I did run into three problems with Keynote. First, since my presentation covered products introduced at Macworld Expo, I used Apple’s PR photographs of their new products, since they were much better quality than the images I could pull from the product Web pages. Unfortunately, the PR photographs were huge – 7 or 8 MB each in some cases – and when I copied those into my Keynote presentation, Keynote happily stored the full size image in the bundle it creates for your presentation (Control-click it and choose Show Package Contents to see what’s inside). By the end, my presentation was 76 MB. Of course, I could have reduced the size of the images manually, but it would have been nice if Keynote had offered an option to do so for me.

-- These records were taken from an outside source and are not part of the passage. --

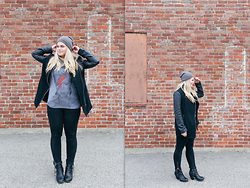 Britnie Harlow - H&M Beanie, Newbury Comics Bowie T Shirt, American Eagle Outfitters Wool & Leather Coat, Forever 21 Denim, Charlotte Russe Ankle Boots - Black leather + bowie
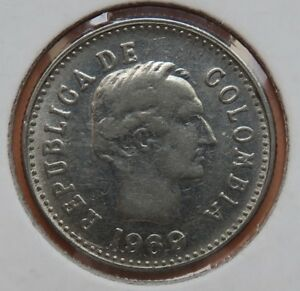 COLOMBIA  1969  10 CENTAVOS  KM 236  OPEN WREATH   UNCIRCULATED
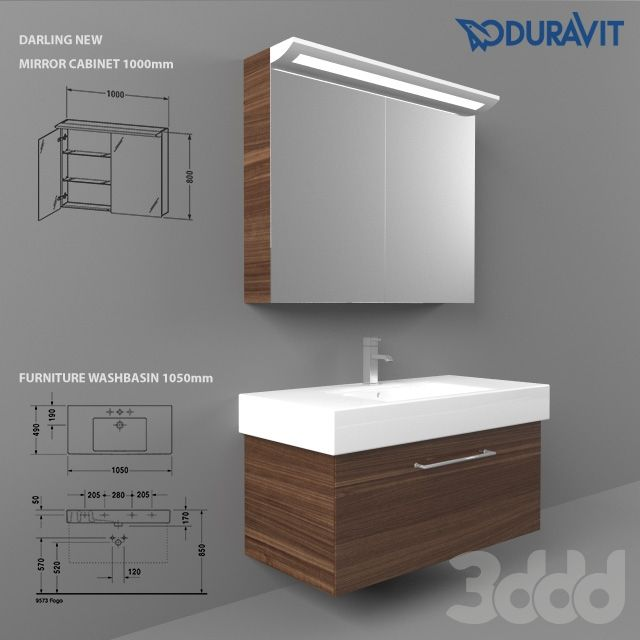 Duravit Furniture Washbasin 1050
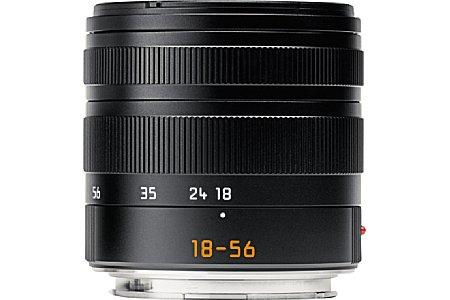 Bild Das Leica Vario-Elmar-T 1:3,5-5,6/18-56 mm ASPH. ist das Standardobjektiv der T. [Foto: Leica]
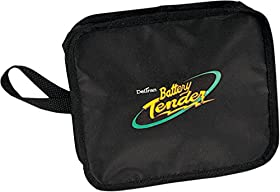 BATTERY TENDER Pouch Large Charger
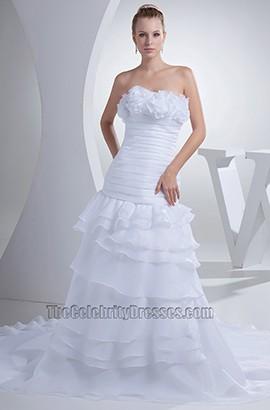 A-Line Strapless Chapel Train Wedding Dress Bridal Gown
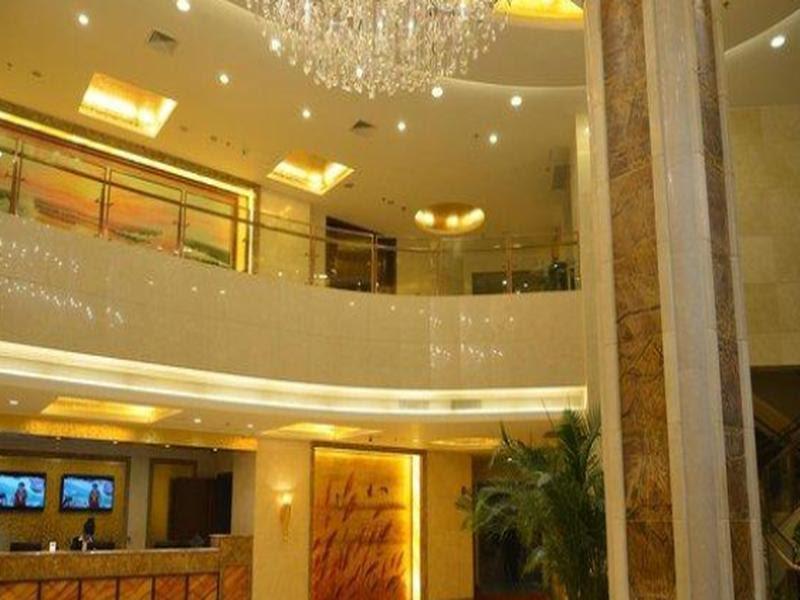 Greentree Inn Tianjin Ning He County Heng Guang T Park Wu Wei Road Reviews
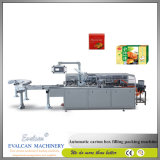 Macchina imballatrice della polvere della casella di carta del sigillatore automatico della scatola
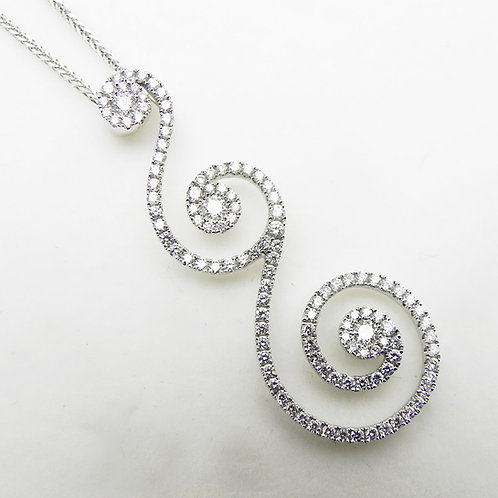 18k Diamond Swirl Pendant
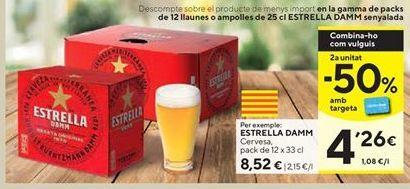 Oferta de Cerveza Estrella Damm por 8,52€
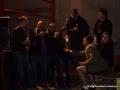 Schutzhuettenfest 2013 120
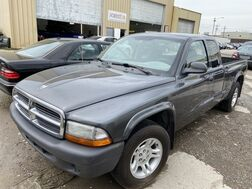 2004_Dodge_Dakota_Base_ Cleveland OH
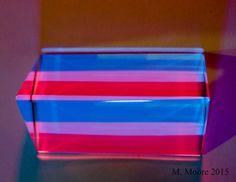 More Prism Fun | Flickr - Photo Sharing! Fun, Hilarious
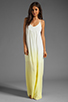 Image 2 of WOODLEIGH Hartlyn Maxi in Sun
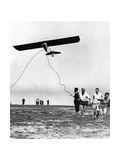 Pilot's License Applicants Start a Hang Glider  1930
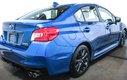Subaru WRX AWD  Seulement 11008km   Caméra  Bluetooth 2019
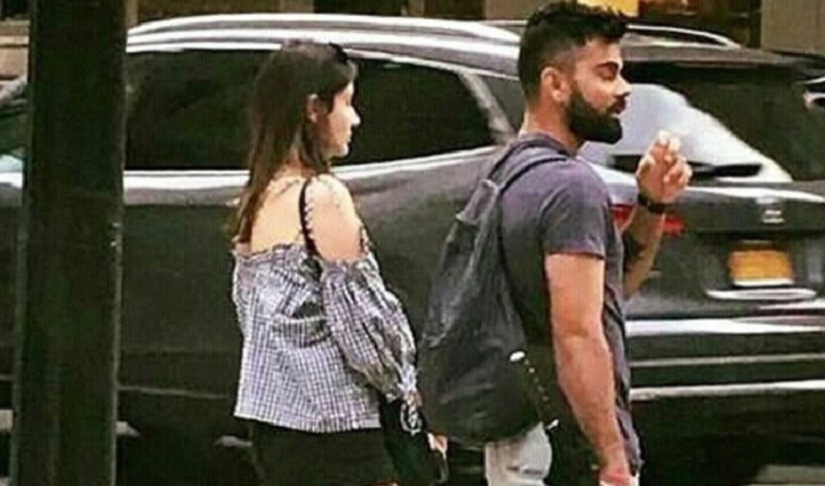 Away from cricket, Kohli enjoys his time in US — COUPLE TIME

Second, Keynote lacks a text feature I particularly like in PowerPoint. When you’re adding bullet points to a text block in PowerPoint, it automatically reduces the font size of the entire text block if that’s the only way to make the text fit. Keynote doesn’t do that, instead forcing you to fiddle with font sizes manually in those cases where you need just a little more room. I’d encourage Apple to think about the best way Keynote could help the user deal with this extremely common situation.

Third, although its performance was completely fine on my dual 1 GHz Power Mac G4, on my iBook, with its 500 MHz PowerPC G3 processor, Keynote occasionally stuttered and moved slowly when drawing a slide. It’s not too surprising, particularly given the size of some of my images, but I’d encourage you to test on the Mac you plan to use for a presentation to avoid unpleasant surprises.

On the whole though, the pair of presentations went extremely well, thanks to Keynote, to the trick I came up with for moving the presentation to my camera, and to both user groups.